The size of the nodules is a vital parameter for assessing the invasiveness of GGNs. Previous studies showed that the cutoff value of 10 mm is an optimal predictor for invasive lesions in pGGNs with 100% specificity [27]. Another study demonstrated that the diameter > 16.4 mm was favored in invasive adenocarcinoma for pGGNs > 10 mm [28]. However, Wu et al [8] showed that the size of the nodule could not differentiate the invasive lesions from preinvasive lesions, and the average size of the nodules in the study was < 10 mm. In the current study, multivariate analysis revealed that the size was not an independent predictor. However, the final nomogram included the parameter of size and the performance was not optimal. Similar to the data of Wu et al [8], the average size of the pGGNs in the current study was < 10 mm, which might be the differential factor. Thus, the performance of size as a predictor of invasive lesion correlated with nodule size.

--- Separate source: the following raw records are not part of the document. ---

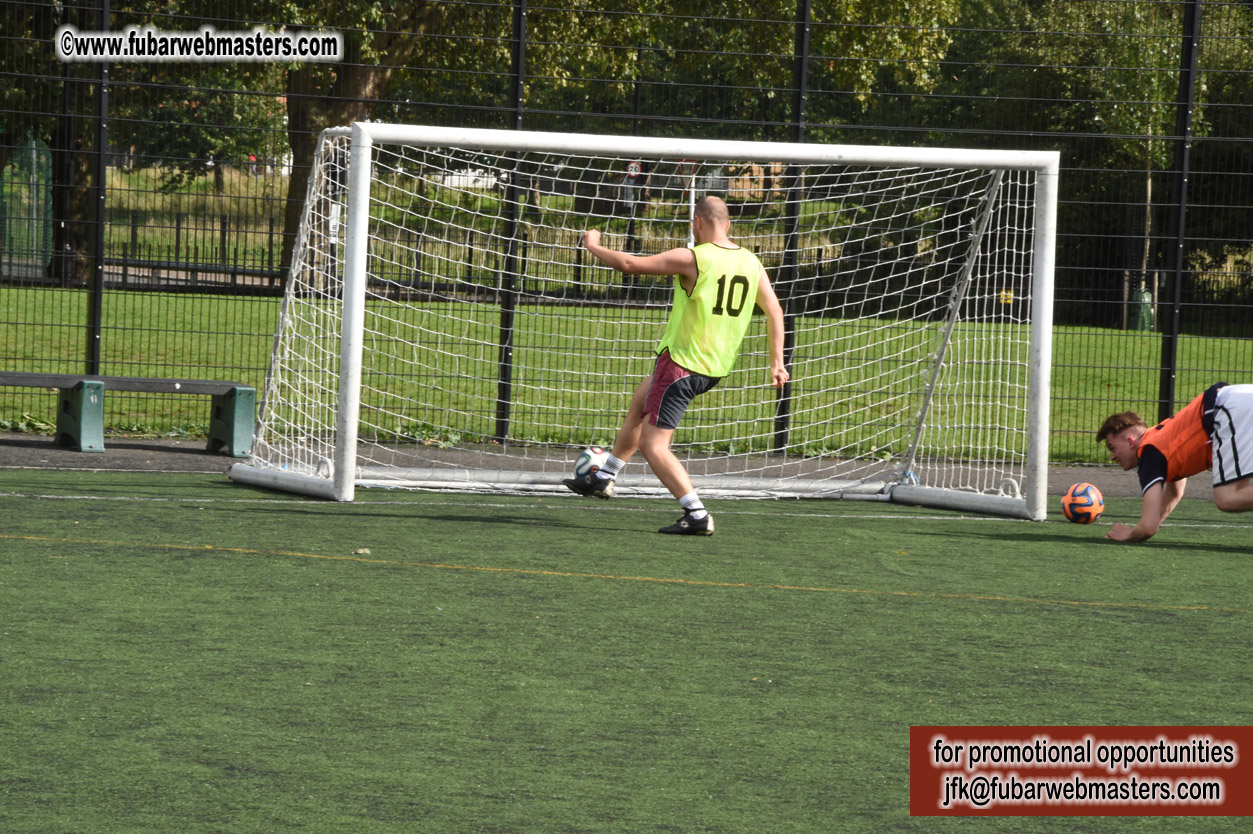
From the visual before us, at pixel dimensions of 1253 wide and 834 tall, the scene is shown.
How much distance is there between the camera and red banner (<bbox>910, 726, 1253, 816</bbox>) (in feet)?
11.7

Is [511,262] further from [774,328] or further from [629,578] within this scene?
[629,578]

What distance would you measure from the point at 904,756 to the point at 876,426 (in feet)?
23.6

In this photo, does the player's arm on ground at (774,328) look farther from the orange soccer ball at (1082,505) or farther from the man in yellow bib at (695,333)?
the orange soccer ball at (1082,505)

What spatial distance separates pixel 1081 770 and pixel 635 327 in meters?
7.11

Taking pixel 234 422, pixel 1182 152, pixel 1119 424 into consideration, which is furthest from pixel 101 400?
pixel 1182 152

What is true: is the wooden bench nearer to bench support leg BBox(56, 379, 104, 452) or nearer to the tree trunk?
bench support leg BBox(56, 379, 104, 452)

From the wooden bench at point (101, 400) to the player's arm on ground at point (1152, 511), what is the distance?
5567 millimetres

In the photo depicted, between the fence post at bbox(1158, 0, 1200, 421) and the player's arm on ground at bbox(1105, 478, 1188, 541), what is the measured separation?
11.0 ft

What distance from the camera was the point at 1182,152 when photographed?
1063 centimetres

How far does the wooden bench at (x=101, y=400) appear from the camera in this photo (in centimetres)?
956

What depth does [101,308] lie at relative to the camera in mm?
10156

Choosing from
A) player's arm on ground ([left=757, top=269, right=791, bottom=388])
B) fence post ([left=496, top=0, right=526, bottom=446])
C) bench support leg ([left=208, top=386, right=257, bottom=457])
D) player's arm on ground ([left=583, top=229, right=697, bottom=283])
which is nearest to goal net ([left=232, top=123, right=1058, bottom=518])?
fence post ([left=496, top=0, right=526, bottom=446])

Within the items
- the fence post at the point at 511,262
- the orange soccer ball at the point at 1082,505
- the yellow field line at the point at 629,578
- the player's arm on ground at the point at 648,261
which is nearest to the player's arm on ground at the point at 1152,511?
the orange soccer ball at the point at 1082,505

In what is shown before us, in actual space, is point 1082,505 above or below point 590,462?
below
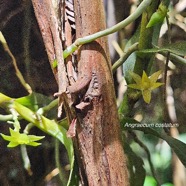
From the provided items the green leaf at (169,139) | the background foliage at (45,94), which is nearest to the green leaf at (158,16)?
the green leaf at (169,139)

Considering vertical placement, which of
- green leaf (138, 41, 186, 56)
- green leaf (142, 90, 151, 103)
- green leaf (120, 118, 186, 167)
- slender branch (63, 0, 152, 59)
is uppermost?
slender branch (63, 0, 152, 59)

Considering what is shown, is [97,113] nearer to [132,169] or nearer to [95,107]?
[95,107]

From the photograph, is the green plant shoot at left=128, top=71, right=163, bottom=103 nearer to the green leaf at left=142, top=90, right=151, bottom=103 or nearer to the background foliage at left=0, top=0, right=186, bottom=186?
the green leaf at left=142, top=90, right=151, bottom=103

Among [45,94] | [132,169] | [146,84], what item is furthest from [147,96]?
[45,94]

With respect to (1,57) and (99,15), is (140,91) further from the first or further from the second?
(1,57)

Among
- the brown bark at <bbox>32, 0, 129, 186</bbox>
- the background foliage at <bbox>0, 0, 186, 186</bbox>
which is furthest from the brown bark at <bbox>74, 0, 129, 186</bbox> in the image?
the background foliage at <bbox>0, 0, 186, 186</bbox>

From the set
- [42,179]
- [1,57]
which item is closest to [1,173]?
[42,179]

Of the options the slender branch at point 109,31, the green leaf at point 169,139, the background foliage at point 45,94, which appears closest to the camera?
the slender branch at point 109,31

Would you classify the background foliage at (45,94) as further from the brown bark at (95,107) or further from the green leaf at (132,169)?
the brown bark at (95,107)

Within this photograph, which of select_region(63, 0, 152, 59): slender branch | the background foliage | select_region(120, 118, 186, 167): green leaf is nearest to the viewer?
select_region(63, 0, 152, 59): slender branch
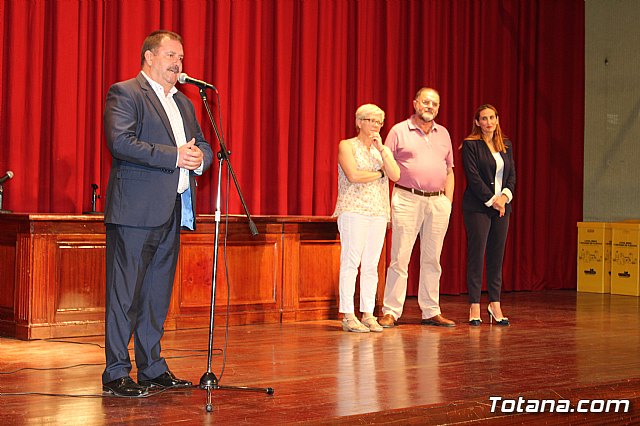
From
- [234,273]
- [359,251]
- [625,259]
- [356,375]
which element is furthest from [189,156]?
[625,259]

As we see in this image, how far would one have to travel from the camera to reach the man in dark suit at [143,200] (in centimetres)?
340

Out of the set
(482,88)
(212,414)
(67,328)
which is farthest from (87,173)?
(482,88)

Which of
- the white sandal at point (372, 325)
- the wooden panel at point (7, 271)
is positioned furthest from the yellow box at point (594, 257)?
the wooden panel at point (7, 271)

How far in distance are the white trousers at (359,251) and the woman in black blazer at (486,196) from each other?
2.34 ft

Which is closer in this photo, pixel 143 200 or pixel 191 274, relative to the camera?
pixel 143 200

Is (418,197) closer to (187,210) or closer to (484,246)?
(484,246)

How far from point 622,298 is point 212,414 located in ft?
21.2

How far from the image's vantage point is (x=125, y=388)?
11.3ft

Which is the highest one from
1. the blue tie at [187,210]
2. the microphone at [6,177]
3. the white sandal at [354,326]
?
the microphone at [6,177]

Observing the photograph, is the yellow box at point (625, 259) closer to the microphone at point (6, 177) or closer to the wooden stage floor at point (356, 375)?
the wooden stage floor at point (356, 375)

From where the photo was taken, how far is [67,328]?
17.4 feet

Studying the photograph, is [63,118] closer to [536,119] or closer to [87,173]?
[87,173]

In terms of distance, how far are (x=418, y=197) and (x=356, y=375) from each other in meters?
2.11

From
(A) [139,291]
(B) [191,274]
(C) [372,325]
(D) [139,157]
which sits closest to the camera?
(D) [139,157]
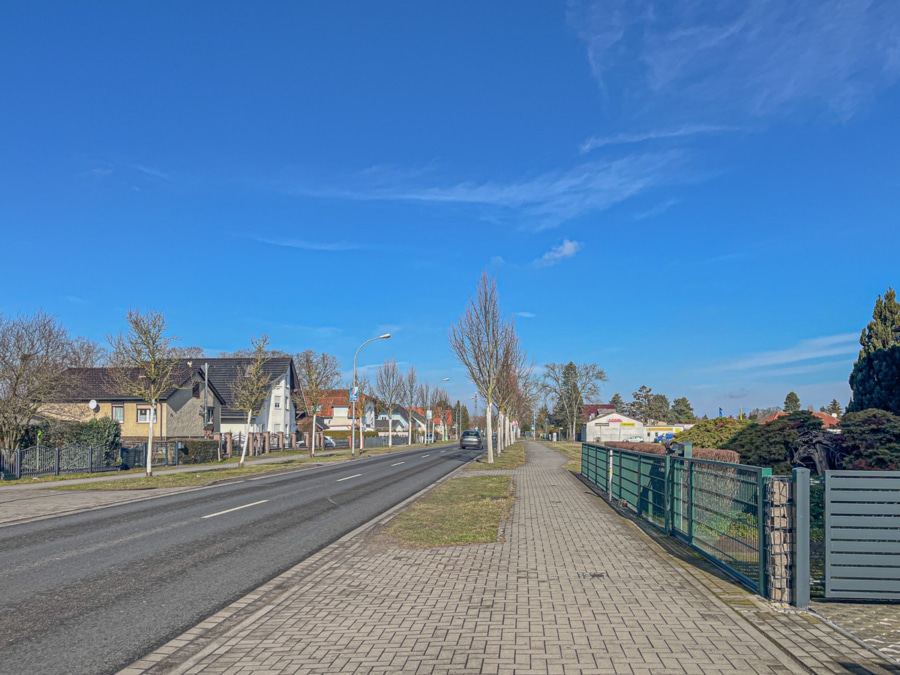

Nevertheless, the present study had several limitations. First, it was a single-center retrospective study, and only surgically resected pGGNs were included; thus, the verification bias was inherent to our study design. Second, a reliable and robust automatic method is essential to simplify the complex and time-consuming boundary extraction process. Third, the result showed similar performance of the radiographic model and Rad-score with respect to the prediction invasiveness of pGGNs; however, we did not conduct further analysis and could not assess the correlation between radiomics and radiographic features.

In conclusion, radiomic features provide a crucial reference for the prediction of invasiveness. These accidental pGGNs would receive a timely and reasonable solution, avoiding the blind follow-up and radical invasive treatment. Therefore, with the gradual development of artificial intelligence technology, this quantitative nomogram prediction model based on the radiomic features of CT imaging, used for the differential noninvasive lesion and invasive lesion of pGGNs, may have broad clinical applications.